Materials and methods: An FDA approved system endoscopic system and technique developed by A. Yeung in 1997, using a multichannel endoscope for the transforaminal approach to visualize the disc and foramen, is featured. After anesthetizing the disc foramen, and targeting the axilla of the foramen in the vicinity of the exiting and traversing nerve, known to spine surgeons as the “hidden zone” of MacNab, the technique has evolved to surgically provide pain relief for stratified conditions for patient selection. The standard translaminar approach to the disc and the spinal segment will usually miss visualizing the patho-anatomy of pain in this “hidden zone”, an area harboring common causes of “failed back surgery syndrome”. Recent minimally invasive techniques of decompression and fusion may help resolve the pain source, but fusion has its surgical morbidities and high costs. A less invasive highly successful transforaminal endoscopic method with 25-year data supports this technique.

Discussion: Transforaminal Endoscopic Spine Surgery, the YESS™ technique, is effective using mobile cannulas to visualize and target the pain source. New instrumentation, techniques, specially configured endoscopes with different size working channels; facilitate effective surgical treatment of the pain generator. Incorporating visualization of the disc cavity to treat painful annular tears adds to the effectiveness of the procedure. The surgeon can also treat spinal stenosis with foraminoplasty by decompressing the ventral facet of the superior articular process as well as the axilla containing the exiting and traversing nerve. The purpose of this study is to demonstrate that the physiology of pain can be visualized as a pain generator. Patho-anatomy is identified and surgically decompressed. Diagnostic and therapeutic injections also aid in identifying pain generators by epidurography performed with the transforaminal approach.

Conclusion: Interventional pain management, often the first line of minimally invasive treatment, provides pain relief only by targeting injections to block nerves. Visualizing the patho-anatomy with an endoscope targeting the patho-anatomy by the same interventional needle trajectories, however, provides a surgical option to decompress and ablate the pain generators.

Almost all spine surgeons tout minimally invasiveness in spine surgery as a beneficial focus. The meaning of minimally invasiveness, however, is actually a concept with different meanings for each surgeon. To some, it is the use of smaller incisions using standard surgical approaches, the use of tubular retractors, and/or the use of surgical magnification with a microscope, or an endoscope. Minimally invasiveness often advertises the use of lasers as a sexy and high tech surgical tool to tout their state- of- the- art surgical technique in minimally invasiveness, but it is not used as a needed part of the surgery unless visually used with endoscopes under irrigation.

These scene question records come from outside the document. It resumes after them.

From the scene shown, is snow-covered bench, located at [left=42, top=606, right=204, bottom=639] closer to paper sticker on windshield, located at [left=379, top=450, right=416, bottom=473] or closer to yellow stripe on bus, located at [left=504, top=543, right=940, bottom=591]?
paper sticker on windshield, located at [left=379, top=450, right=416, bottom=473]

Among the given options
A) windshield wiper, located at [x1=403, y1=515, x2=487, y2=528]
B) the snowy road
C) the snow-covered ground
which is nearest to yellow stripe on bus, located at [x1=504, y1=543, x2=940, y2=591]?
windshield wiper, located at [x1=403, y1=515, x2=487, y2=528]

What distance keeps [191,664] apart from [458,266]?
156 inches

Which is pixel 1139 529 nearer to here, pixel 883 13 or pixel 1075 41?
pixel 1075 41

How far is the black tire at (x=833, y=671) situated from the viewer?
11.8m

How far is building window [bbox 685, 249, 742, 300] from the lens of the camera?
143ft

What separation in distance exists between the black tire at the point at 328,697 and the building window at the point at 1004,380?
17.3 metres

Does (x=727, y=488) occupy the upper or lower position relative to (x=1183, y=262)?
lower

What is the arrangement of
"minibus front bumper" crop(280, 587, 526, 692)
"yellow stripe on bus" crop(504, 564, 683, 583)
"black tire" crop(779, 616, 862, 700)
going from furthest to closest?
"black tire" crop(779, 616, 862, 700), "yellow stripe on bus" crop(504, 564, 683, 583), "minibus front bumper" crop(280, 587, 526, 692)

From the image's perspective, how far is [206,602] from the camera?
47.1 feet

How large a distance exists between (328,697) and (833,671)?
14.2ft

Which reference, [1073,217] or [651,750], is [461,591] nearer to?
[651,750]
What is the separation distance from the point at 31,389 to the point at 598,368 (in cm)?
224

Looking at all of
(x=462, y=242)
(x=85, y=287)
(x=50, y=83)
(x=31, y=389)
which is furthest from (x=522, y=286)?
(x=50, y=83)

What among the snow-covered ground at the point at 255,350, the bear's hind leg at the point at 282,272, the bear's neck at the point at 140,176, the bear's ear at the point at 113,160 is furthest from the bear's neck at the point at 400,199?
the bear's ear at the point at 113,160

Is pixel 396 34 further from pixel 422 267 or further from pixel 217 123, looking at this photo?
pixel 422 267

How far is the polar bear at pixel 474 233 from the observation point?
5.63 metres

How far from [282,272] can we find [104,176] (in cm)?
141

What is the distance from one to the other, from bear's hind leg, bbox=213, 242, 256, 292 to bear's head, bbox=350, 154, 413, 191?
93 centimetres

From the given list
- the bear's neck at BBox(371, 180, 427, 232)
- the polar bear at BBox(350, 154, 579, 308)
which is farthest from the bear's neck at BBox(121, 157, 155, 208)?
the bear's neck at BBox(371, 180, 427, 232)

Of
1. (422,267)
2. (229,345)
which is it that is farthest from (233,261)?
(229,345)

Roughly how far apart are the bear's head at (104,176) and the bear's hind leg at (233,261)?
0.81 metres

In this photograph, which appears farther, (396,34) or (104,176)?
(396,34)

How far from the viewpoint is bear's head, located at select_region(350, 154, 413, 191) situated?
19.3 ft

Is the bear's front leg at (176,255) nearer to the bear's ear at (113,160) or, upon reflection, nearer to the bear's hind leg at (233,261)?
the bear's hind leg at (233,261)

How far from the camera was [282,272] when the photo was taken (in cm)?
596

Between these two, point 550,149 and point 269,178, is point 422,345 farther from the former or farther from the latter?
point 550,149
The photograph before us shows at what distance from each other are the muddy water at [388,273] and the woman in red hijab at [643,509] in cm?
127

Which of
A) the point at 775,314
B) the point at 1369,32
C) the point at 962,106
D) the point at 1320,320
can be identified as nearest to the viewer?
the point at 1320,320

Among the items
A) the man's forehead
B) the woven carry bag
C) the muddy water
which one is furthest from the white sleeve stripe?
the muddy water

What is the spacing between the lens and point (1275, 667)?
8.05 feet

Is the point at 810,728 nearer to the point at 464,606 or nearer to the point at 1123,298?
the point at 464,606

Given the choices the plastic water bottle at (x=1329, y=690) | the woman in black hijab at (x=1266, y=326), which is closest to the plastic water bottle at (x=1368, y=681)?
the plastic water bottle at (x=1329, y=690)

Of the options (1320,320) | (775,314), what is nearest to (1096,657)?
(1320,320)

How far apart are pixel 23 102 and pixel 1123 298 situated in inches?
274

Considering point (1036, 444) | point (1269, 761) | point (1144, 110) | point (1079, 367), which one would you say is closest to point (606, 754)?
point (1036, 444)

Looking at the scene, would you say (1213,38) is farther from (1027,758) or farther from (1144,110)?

Studies published in peer reviewed journals promote microscopic surgery, different types of MIS fusion, robotics guided fusion, and minimally invasive lumbar decompression as beneficial and cost effective. All tout less surgical morbidity using the measured parameters of less intra-operative blood loss, less surgical time after a short learning curve, faster recovery, decreased pain, and faster ambulation.

The obvious overall conclusion is that while all spine surgeons support minimally invasive spine surgery, the surgeons are mainly focused on their area of surgical experience and expertise in minimally invasiveness, which takes many forms.